:: Aim ::
Switch every "chrome side trim" in the records below to "silver side trim" and give all the lines again with nothing else changed.

:: Records for processing ::
▬▬▬
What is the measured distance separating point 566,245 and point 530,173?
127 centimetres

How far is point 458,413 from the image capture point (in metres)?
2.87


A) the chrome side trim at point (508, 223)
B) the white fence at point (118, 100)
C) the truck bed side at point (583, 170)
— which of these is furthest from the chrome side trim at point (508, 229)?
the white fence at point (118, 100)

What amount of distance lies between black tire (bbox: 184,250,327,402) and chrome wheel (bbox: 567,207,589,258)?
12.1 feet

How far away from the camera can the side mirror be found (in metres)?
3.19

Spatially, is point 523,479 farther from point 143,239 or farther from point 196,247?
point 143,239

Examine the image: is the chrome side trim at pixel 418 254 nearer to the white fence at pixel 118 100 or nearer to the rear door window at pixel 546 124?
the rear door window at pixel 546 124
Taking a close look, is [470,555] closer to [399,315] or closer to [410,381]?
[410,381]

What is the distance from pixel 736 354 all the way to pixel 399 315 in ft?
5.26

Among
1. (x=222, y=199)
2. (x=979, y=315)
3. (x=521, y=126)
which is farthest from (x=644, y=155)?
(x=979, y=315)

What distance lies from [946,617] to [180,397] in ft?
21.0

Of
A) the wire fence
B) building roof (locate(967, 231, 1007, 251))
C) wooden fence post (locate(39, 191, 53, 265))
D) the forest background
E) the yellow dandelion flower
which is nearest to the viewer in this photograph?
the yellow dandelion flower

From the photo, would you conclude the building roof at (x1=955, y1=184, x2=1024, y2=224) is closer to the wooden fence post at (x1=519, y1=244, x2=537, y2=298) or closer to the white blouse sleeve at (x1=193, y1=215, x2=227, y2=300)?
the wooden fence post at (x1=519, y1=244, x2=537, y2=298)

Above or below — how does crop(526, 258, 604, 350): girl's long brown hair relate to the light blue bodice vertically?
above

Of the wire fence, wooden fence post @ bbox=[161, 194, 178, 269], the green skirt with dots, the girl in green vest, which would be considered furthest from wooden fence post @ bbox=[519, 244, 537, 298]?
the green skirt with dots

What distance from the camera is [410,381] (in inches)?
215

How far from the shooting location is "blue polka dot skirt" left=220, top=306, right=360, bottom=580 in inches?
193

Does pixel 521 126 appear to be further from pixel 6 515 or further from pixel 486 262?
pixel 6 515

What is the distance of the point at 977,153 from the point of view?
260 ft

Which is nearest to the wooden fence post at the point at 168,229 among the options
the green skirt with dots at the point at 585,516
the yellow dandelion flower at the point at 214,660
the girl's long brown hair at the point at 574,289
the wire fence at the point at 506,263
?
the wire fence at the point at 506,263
▬▬▬
:: Output of the exercise ::
What is the measured distance separating point 566,245 and point 530,173?
127 centimetres

How far is point 458,413 from the image capture point (in metres)?
2.87


A) the silver side trim at point (508, 223)
B) the white fence at point (118, 100)
C) the truck bed side at point (583, 170)
— which of these is furthest from the silver side trim at point (508, 229)?
the white fence at point (118, 100)

What amount of distance lies between black tire (bbox: 184,250,327,402) and chrome wheel (bbox: 567,207,589,258)?
12.1 feet

How far away from the camera can the side mirror be found (in metres)?
3.19

Spatially, is point 523,479 farther from point 143,239 or farther from point 196,247?
point 143,239

Examine the image: is the silver side trim at pixel 418 254 nearer to the white fence at pixel 118 100 or nearer to the rear door window at pixel 546 124?
the rear door window at pixel 546 124
Taking a close look, is [470,555] closer to [399,315] or closer to [410,381]?
[410,381]

What is the distance from pixel 736 354 all the way to pixel 399 315 in ft?
5.26

Among
1. (x=222, y=199)
2. (x=979, y=315)
3. (x=521, y=126)
which is farthest from (x=644, y=155)?
(x=979, y=315)

What distance lies from [946,617] to [180,397] in ft?
21.0

Of
A) the wire fence
B) building roof (locate(967, 231, 1007, 251))
C) wooden fence post (locate(39, 191, 53, 265))
D) the forest background
E) the yellow dandelion flower
which is nearest to the viewer in this photograph?
the yellow dandelion flower

From the photo, would you conclude the building roof at (x1=955, y1=184, x2=1024, y2=224) is closer to the wooden fence post at (x1=519, y1=244, x2=537, y2=298) or closer to the white blouse sleeve at (x1=193, y1=215, x2=227, y2=300)?
the wooden fence post at (x1=519, y1=244, x2=537, y2=298)

Above or below — how does crop(526, 258, 604, 350): girl's long brown hair relate to the light blue bodice vertically?
above

Of the wire fence, wooden fence post @ bbox=[161, 194, 178, 269], the green skirt with dots, the girl in green vest, which would be considered furthest from wooden fence post @ bbox=[519, 244, 537, 298]?
the green skirt with dots

What distance from the camera is [410,381] (in inches)?
215

How far from the shooting location is "blue polka dot skirt" left=220, top=306, right=360, bottom=580 in inches?
193

Does pixel 521 126 appear to be further from pixel 6 515 or further from pixel 486 262?
pixel 6 515

What is the distance of the point at 977,153 from the point of view?
260 ft

Which is nearest to the wooden fence post at the point at 168,229 among the options
the green skirt with dots at the point at 585,516
the yellow dandelion flower at the point at 214,660
the girl's long brown hair at the point at 574,289
the wire fence at the point at 506,263
?
the wire fence at the point at 506,263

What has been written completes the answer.